● **Try it**: Given the entries below, would you transcribe exactly the lines starting at the one with "Mujer joven que" and ending at the one with "Um rio pequeno", both kept, pictures omitted, nothing extra?

● **Recorded information**:
.....

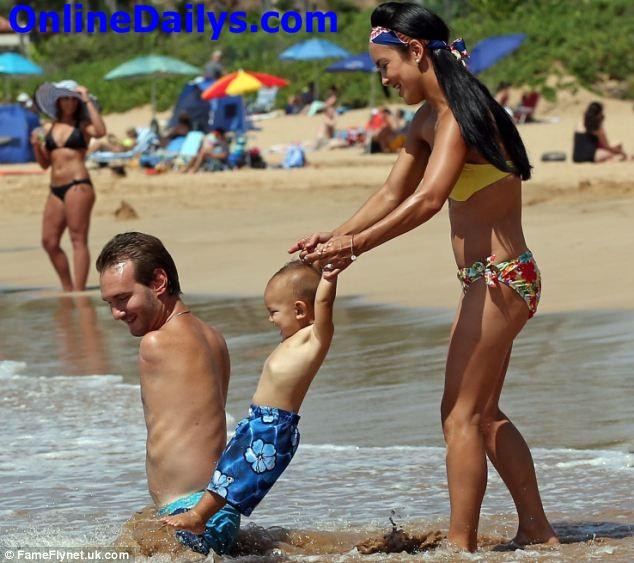 Kanae swings Kiyoshi in the waters as Nick looks on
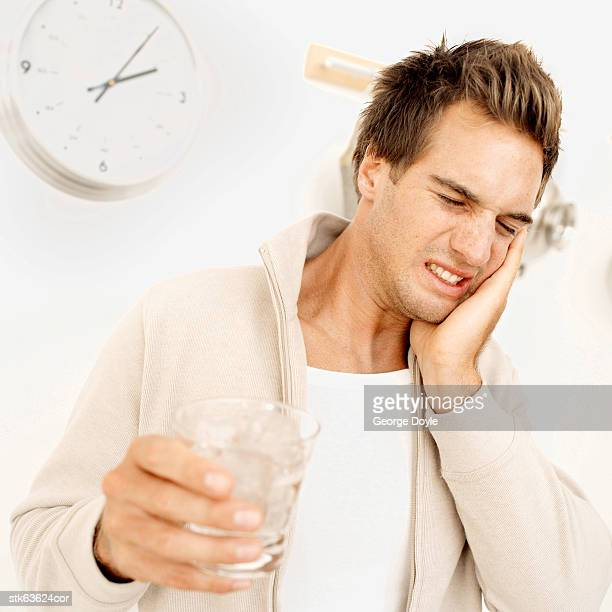 young man with a toothache due to cold water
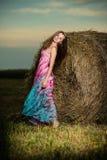 Mujer joven que se coloca en campo de la tarde encima Fotos de archivo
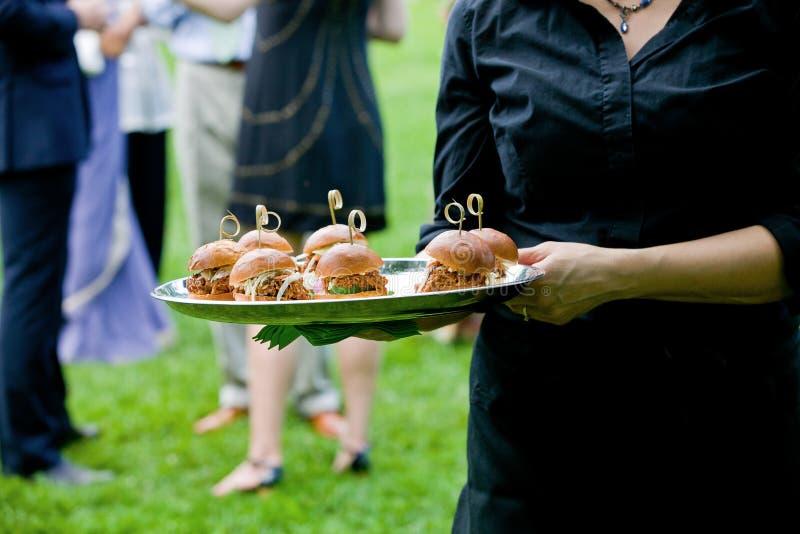 Un server che tiene un vassoio in pieno di mini panini tirati della carne di maiale durante l'evento approvvigionato fotografia stock libera da diritti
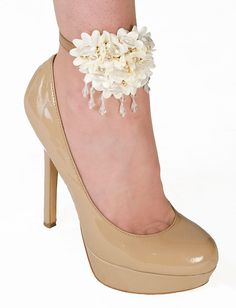 How classy is Sher?  Cream silk flowers with crystal & gold beads will add elegance to your New Year's Eve outfit!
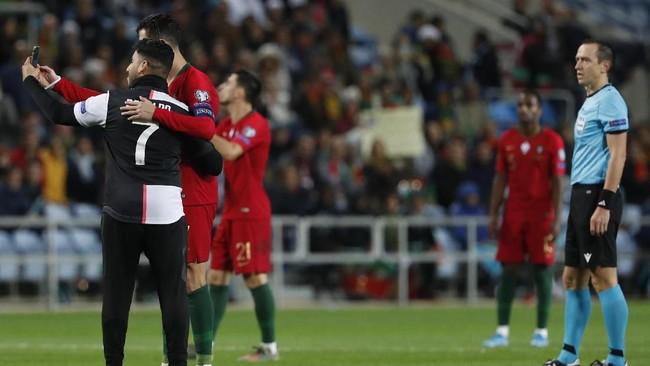 Dalam laga tersebut, sempat ada penyusup yang akhirnya bisa foto bersama Cristiano Ronaldo.(AP Photo/Armando Franca)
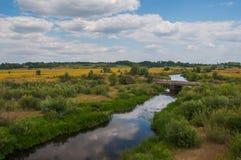 Um rio pequeno que corre com os campos e a reflexão das nuvens na água Foto de Stock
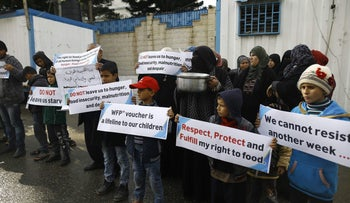 Palestinians take part in a protest against aid cuts outside of United Nations' offices in Gaza City on January 17.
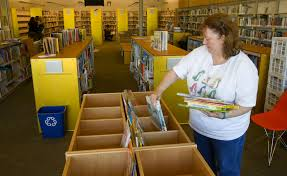 troutdale library to open after years of delays view full sizedoug beghtel the oregonian library page ruth ruby selects books to fill book bins children s books as final preparations are made to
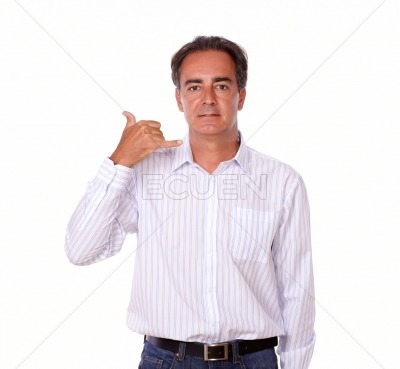 Mature male standing with call gesture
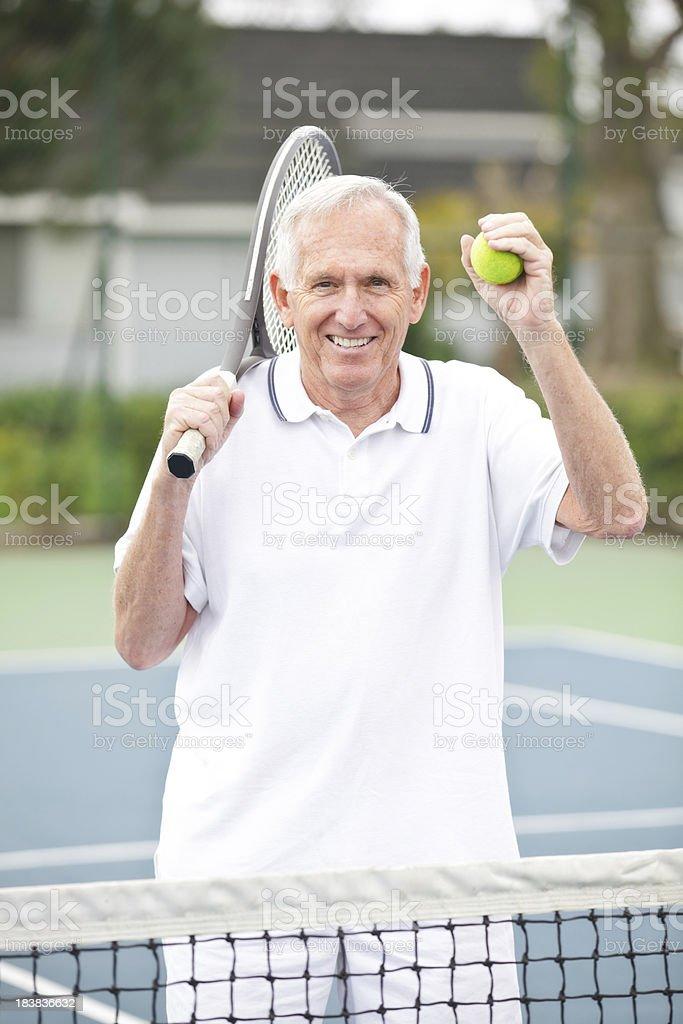 male senior celebrating his win in tennis royalty-free stock photo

.....

● **Response**:
 Mujer joven que se coloca en campo de la tarde encima Fotos de archivo
 Un server che tiene un vassoio in pieno di mini panini tirati della carne di maiale durante l'evento approvvigionato fotografia stock libera da diritti
 How classy is Sher?  Cream silk flowers with crystal & gold beads will add elegance to your New Year's Eve outfit!
 Dalam laga tersebut, sempat ada penyusup yang akhirnya bisa foto bersama Cristiano Ronaldo.(AP Photo/Armando Franca)
 Um rio pequeno que corre com os campos e a reflexão das nuvens na água Foto de Stock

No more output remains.